Vanishing Houses ...

finding a home

A mind-blowing 32% fewer homes have come on the market below $750,000 so far this year. Over time, just about everything becomes more expensive. After a while, society digests the higher values. Gasoline was $1.12 per gallon back in 2002, compared to $4.20 today. A visit to the Magic Kingdom would set a Mickey Mouse fan back $41 back in 2000, a lot cheaper than the $114 Disneyland ticket this month. In 2010, mouth-watering, sliced bacon was selling for $3.86 per pound versus $5.85 today. Change is inevitable, and so are higher prices.

As home prices have appreciated over the years, the lower price ranges have dwindled and became a smaller percentage of the housing stock. It is not merely the fact that fewer homeowners within these more affordable price ranges have not placed their homes on the market; instead, it has more to do with home values appreciating and surpassing the lower range thresholds. These ranges are vanishing.

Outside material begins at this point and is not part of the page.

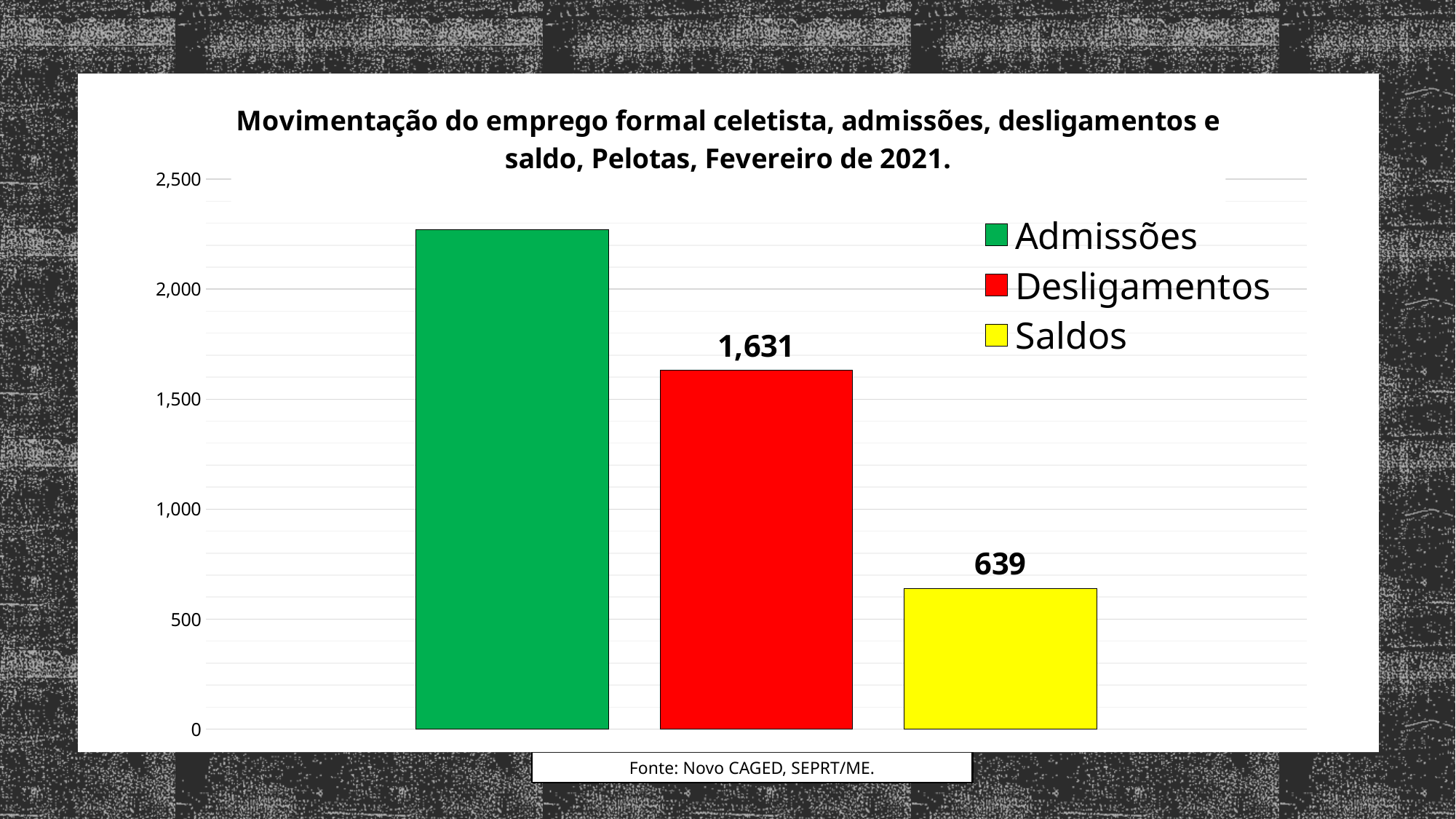
What is the difference between the values for Desligamentos and Saldos? 992 How many bars are plotted in the chart? 3 How many series does the legend list? 3 What is the value for Desligamentos? 1,631 What is the value for Saldos? 639 Which series has the highest bar? Admissões What colour is the bar for Saldos? yellow Is the value for Admissões greater or less than 2,500? less Which is larger, Desligamentos or Saldos? Desligamentos What kind of chart is shown on the slide? bar chart Is the value for Admissões greater or less than 2,000? greater Which series has the lowest bar? Saldos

The erosion of more affordable housing has been going on for years. This trend will continue as long as the market remains hot. With a depressed, unfathomably low inventory and unrelenting demand fueled by record low rates, this sizzling market is poised to continue for quite some time. The torrid pace will remain through the end of 2021 and is poised to endure through 2022 as well.

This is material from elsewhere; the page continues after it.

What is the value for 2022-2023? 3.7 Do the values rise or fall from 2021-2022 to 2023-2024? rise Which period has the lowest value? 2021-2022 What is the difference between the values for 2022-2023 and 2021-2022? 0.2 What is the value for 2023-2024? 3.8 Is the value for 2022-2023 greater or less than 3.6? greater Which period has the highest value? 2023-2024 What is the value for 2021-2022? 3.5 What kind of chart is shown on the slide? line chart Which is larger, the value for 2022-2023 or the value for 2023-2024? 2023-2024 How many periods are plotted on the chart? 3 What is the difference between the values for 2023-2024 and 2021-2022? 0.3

For buyers anticipating more homes in the affordable price ranges coming on the market soon, it is just not going to happen. The number of opportunities is diminishing over time. Buyers who wait will be confronted with fewer available options to purchase. More and more homes are surpassing the $500,000 and $750,000 thresholds.

The bottom line: while it may be challenging to find a home in the lower ranges today, as homes appreciate, it will only become more challenging in the future.